Socioeconomic Differences in the Association Between Competitive Food Laws and the School Food Environment.
Sommaire de l'article
Schools of low socioeconomic status (SES) tend to sell fewer healthy competitive foods/beverages. This study examined whether state competitive food laws may reduce such disparities.
School administrators for fifth- and eighth grade reported foods and beverages sold in school. Index measures of the food/beverage environments were constructed from these data. Schools were classified into SES tertiles based on median household income of students' postal zip code. Regression models were used to estimate SES differences in (1) Healthy School Food Environment Index (HSFEI) score, Healthy School Beverage Environment Index (HSBEI) score, and specific food/beverage sales, and (2) associations between state competitive food/beverage laws and HSFEI score, HSBEI score, and specific food/beverage sales.

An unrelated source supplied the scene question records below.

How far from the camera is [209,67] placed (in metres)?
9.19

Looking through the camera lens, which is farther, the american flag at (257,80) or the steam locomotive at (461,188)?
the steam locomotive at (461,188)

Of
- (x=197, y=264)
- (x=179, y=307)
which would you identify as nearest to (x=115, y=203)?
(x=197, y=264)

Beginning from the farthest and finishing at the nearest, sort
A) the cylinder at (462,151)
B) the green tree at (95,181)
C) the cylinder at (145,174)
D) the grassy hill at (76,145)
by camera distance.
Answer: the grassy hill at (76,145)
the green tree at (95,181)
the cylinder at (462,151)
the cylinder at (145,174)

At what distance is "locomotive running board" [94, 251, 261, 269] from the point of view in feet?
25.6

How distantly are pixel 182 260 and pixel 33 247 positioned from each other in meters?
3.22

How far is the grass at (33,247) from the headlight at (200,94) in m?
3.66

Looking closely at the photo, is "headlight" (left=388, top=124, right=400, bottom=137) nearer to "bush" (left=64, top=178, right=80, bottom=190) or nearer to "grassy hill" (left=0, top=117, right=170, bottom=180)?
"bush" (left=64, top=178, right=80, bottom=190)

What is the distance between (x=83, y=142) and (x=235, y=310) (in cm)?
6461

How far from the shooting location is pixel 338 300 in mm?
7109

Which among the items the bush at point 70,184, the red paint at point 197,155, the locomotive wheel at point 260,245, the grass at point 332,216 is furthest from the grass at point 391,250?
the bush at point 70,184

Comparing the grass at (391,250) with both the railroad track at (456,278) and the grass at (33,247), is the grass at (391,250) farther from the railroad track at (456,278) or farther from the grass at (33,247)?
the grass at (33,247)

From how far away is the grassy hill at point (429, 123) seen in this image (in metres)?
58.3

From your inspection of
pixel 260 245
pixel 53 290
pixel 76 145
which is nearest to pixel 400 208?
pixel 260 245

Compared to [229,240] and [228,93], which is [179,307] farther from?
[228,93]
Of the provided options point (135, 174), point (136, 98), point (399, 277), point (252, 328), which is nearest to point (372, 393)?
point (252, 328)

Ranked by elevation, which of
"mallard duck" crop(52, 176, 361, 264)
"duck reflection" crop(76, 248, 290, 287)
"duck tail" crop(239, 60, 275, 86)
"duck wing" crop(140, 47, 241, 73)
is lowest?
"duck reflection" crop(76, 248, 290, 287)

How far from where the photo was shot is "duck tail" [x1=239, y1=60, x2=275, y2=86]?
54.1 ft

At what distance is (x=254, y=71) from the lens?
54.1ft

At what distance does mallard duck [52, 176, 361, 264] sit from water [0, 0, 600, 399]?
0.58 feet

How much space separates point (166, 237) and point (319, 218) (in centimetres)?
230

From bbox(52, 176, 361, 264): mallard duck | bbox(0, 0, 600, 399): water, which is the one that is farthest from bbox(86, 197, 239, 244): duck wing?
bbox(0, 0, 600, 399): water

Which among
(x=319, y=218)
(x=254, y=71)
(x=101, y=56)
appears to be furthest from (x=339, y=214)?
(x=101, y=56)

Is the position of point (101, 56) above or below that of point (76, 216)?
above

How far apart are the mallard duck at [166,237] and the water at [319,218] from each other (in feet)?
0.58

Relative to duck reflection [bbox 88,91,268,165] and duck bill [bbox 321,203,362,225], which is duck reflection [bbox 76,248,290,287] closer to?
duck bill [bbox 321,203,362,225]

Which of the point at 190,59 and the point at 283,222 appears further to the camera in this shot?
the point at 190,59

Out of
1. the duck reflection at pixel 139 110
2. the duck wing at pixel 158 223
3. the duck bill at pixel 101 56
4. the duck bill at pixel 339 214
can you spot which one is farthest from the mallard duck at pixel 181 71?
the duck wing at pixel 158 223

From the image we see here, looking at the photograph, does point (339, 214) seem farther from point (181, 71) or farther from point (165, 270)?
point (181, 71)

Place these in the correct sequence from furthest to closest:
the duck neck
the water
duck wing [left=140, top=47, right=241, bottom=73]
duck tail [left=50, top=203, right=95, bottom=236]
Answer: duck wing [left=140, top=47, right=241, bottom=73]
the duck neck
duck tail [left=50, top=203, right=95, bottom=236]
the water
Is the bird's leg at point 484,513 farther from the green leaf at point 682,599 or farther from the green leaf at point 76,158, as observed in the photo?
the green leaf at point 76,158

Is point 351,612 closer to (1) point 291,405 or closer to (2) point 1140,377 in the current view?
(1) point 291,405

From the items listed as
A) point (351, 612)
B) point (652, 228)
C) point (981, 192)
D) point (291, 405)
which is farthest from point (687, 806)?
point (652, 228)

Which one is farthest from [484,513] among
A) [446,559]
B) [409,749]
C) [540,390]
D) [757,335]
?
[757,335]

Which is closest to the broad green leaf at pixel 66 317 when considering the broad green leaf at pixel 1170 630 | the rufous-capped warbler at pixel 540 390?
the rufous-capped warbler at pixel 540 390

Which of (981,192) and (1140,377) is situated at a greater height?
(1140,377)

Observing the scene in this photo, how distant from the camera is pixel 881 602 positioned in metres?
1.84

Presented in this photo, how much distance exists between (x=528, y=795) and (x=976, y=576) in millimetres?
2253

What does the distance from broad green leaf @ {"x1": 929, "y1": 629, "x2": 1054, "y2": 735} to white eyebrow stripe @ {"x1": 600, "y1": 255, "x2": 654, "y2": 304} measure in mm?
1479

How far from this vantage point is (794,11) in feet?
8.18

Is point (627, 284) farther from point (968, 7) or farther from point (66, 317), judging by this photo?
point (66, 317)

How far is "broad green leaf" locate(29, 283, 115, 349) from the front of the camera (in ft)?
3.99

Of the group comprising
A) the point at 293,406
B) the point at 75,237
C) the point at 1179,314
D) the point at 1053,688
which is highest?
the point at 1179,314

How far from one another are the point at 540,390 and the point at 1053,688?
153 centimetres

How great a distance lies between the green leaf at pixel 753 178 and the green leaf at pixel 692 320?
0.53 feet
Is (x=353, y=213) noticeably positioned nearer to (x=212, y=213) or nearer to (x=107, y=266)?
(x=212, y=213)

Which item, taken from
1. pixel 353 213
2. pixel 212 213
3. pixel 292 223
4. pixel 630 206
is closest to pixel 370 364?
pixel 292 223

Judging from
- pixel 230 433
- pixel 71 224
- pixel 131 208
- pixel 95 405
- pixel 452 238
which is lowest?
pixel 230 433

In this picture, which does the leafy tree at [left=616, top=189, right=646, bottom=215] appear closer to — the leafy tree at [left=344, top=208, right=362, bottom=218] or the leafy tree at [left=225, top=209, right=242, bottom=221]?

Strong competitive food laws were positively associated with HSFEI in eighth grade, regardless of SES. Strong competitive beverage laws were positively associated with HSBEI particularly in low-SES schools in eighth grade. These associations were attributable to schools selling fewer unhealthy items, not providing healthy alternatives. High-SES schools sold more healthy items than low-SES schools regardless of state laws.
Strong competitive food laws may reduce access to unhealthy foods/beverages in middle schools, but additional initiatives are needed to provide students with healthy options, particularly in low-SES areas.